Recovering market: Regulatory reforms to facilitate equity market activity


The equity market experienced reduced performance in recent years, with the Ghana Stock Exchange (GSE) Composite Index returning -0.29% and -10.44% in 2018 and September 2019, respectively. This is down from a high of 52.37% in 2017. Market capitalisation as of end-September 2019 was GHS56.3bn ($10.9bn), down from GHS66.1bn ($12.8bn) one year earlier. The downturn in the equity market can be attributed to rising yields in the fixed-income market and capital flight from foreign investors dumping local securities to take advantage of rate hikes by the US Federal Reserve. Additionally, local retail investors have been selling their stock portfolios to invest in better performing fixed-income assets, selling at takers’ prices, thus significantly affecting share prices and the performance of the bourse as a whole.

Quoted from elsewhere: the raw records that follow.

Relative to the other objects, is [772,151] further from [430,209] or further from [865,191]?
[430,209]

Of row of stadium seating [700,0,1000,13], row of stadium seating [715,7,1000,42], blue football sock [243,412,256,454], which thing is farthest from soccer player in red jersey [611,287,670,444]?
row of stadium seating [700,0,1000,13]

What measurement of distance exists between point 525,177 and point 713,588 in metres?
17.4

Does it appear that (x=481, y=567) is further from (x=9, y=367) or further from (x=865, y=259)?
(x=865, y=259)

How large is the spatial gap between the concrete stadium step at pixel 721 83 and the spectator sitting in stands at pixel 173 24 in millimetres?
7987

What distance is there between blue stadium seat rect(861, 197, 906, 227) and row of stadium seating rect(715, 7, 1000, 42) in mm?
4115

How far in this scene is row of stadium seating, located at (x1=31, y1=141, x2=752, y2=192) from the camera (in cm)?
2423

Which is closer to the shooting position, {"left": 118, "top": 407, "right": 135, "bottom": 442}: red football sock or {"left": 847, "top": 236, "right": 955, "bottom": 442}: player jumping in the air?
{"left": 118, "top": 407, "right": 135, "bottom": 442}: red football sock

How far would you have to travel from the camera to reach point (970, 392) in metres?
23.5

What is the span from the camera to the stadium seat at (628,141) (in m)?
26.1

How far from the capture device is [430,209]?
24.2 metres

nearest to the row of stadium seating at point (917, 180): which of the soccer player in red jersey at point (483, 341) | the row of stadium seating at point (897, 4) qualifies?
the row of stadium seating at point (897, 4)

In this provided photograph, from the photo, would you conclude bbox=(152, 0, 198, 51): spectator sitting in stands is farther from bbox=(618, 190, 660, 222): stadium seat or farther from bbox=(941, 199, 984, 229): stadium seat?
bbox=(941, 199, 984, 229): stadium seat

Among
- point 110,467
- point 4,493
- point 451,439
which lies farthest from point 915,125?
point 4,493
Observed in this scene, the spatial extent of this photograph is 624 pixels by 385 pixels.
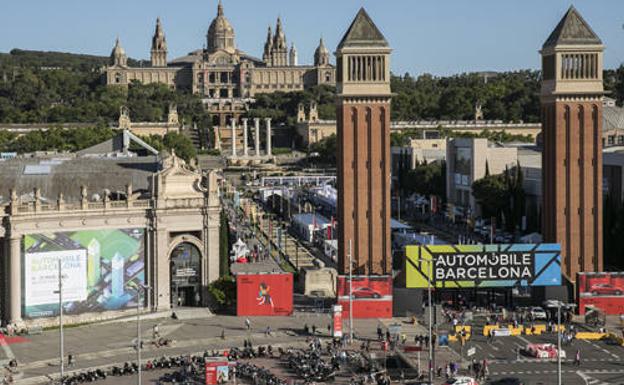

In terms of the individual performance of listed shares on the Accra bourse, 30 companies experienced price changes within the first three quarters of 2019. There were six gainers, while the remaining 24 lagged. Notable among the losers was MTN Ghana, which closed at GHS0.69 ($0.13), marking a 12.7% decline; Standard Chartered Bank Ghana, which lost 20.2% to close at GHS16.76 ($3.25); and Ecobank, which fell 43.8% to GHS0.09 ($0.02). Among the other firms that recorded losses were SIC Insurance Company, which declined by 42.1%; Ghana Oil Company (-35.9%); Fan Milk (-36.4%); and Benso Oil Palm Plantation (-41.8%).

Market Highlights 

In August 2019 the International Finance Corporation sold its 14.1% stake in Ecobank, valued at GHS348.7m ($67.5m) to Arise, a private equity firm. This transaction was done on the back of a new regulatory change by the Securities and Exchange Commission (SEC), effecting delivery securities free of payment. The arrangement allows trading parties to settle a locally traded security outside of Ghana and in the currency agreed upon between the two parties. This eliminates the risk of foreign exchange losses in the event that one of the parties is a foreign investor.

That same month the GSE suspended the listing status of the PBC, the country’s largest cocoa purchaser, for failing to publish its financial results for the year ending September 2018, contrary to regulatory requirements, and for failure to redeem its listed notes that matured in December 2018. The overhang of the banking sector clean-up continues to be felt across the broader economy, including in the equity market. For example, in its outlook for the third and fourth quarters of 2019, Unilever Ghana stated that it expects to record a lower turnover compared to 2018, on the back of subdued consumer purchasing power resulting in high inventory levels, as distributors find it increasingly difficult to achieve the desired volume of sales.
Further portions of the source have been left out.